Haklarımızda ısrar etmekle barışı korumak uğruna ödün vermek arasında seçim yapmak zorunda kaldığımızda şunu unutmayalım; Yehova, Lût’a karşı düşünceli davranışı sonucunda İbrahim’in acı çekmesine izin vermemişti. Tam tersine Tanrı, göz alabildiğine tüm memleketi İbrahim’e ve onun soyuna vermeyi vaat etti. (Tekvin 13:14-17) Bu nedenle İsa şöyle söyledi: “Ne mutlu sulh edicilere; çünkü onlar Allah oğulları çağırılacaklar.”—Matta 5:9.
İbrahim’in Mirasçısı Kim Olacaktı?
Bir soy vaat edilmiş olmasına rağmen Sara hâlâ kısırdı. İbrahim bu konuyu Tanrı’ya açtı. Sahip olduğu her şey hizmetçisi Eliezer’e mi miras kalacaktı? Hayır, çünkü Yehova şöyle söyledi: “Bu senin mirasçın olmıyacak; ancak senin sulbünden çıkacak olan senin mirasçın olacaktır.”—Tekvin 15:1-4.
Fakat İbrahim ve Sara hâlâ çocuk sahibi değildi ve 75 yaşındaki Sara’nın artık gebe kalma ümidi de kalmamıştı. Bunun için o İbrahim’e şöyle söyledi: “RAB beni doğurmaktan alıkoydu; rica ederim, cariyemin yanına gir, belki ondan çocuklarım olur.” İbrahim o zaman Hacar’ı ikinci eş olarak aldı, onunla ilişkiye girdi ve o hamile kaldı. Kısa süre sonra hamile olduğunu fark eden Hacar Sara’yı hor görmeye başladı. Sara İbrahim’e sert şekilde yakındı ve Hacar’ı, kaçmasına neden olacak şekilde aşağıladı.—Tekvin 16:1-6.
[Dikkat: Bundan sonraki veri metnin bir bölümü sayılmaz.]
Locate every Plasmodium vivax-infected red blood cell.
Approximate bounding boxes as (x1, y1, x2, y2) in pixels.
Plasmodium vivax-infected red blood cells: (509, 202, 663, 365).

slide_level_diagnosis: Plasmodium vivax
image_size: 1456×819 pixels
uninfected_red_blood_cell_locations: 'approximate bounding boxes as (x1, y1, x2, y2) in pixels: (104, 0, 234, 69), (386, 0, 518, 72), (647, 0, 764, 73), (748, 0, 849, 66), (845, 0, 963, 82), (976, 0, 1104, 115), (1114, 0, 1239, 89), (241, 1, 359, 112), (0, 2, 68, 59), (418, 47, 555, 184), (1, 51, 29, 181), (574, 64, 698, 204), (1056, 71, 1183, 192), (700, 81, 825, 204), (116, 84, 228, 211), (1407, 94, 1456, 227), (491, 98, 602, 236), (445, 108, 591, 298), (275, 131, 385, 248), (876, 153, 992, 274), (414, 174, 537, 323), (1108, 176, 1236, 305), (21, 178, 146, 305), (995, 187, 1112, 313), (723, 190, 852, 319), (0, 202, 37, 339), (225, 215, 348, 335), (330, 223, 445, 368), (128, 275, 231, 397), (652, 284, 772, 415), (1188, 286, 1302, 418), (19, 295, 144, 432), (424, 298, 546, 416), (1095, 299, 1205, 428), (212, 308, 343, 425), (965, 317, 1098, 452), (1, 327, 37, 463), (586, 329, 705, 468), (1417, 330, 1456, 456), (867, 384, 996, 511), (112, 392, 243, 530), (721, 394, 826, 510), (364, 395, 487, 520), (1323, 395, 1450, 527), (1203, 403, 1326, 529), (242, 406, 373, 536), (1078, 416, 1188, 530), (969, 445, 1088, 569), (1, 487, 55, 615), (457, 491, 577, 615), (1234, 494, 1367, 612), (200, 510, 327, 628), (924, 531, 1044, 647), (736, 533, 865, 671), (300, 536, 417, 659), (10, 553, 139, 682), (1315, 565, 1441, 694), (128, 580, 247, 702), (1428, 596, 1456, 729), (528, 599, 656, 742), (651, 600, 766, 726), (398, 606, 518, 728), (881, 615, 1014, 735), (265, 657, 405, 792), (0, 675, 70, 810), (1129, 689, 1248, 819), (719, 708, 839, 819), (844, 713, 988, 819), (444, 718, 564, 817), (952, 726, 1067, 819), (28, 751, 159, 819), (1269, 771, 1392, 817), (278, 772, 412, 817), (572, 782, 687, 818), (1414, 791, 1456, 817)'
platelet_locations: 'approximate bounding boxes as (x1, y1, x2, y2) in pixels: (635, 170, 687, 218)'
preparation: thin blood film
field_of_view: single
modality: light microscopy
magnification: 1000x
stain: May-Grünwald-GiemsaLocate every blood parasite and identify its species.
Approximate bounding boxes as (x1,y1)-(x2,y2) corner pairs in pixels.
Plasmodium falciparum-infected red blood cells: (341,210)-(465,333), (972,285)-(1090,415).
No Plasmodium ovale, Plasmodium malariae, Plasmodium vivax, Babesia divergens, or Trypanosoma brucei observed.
İbrahim ve Sara, o zamanlar kabul edilen âdetlerle uyumlu bir yol izleyerek iyi niyetle davrandılar. Bununla birlikte Yehova İbrahim’e bu yolla soy vermeyecekti. İçinde yaşadığımız kültürde bazı davranışlar çeşitli koşullarda uygun görülebilir; fakat bu, Yehova’nın da mutlaka aynı fikirde olduğu anlamına gelmez. O’nun bizim durumumuzla ilgili görüşü tamamen farklı olabilir. Bu nedenle nasıl davranmamızı istediğini bize göstermesi için dua edip Tanrı’nın görüşüne başvurmalıyız.—Mezmur 25:4, 5; 143:8, 10.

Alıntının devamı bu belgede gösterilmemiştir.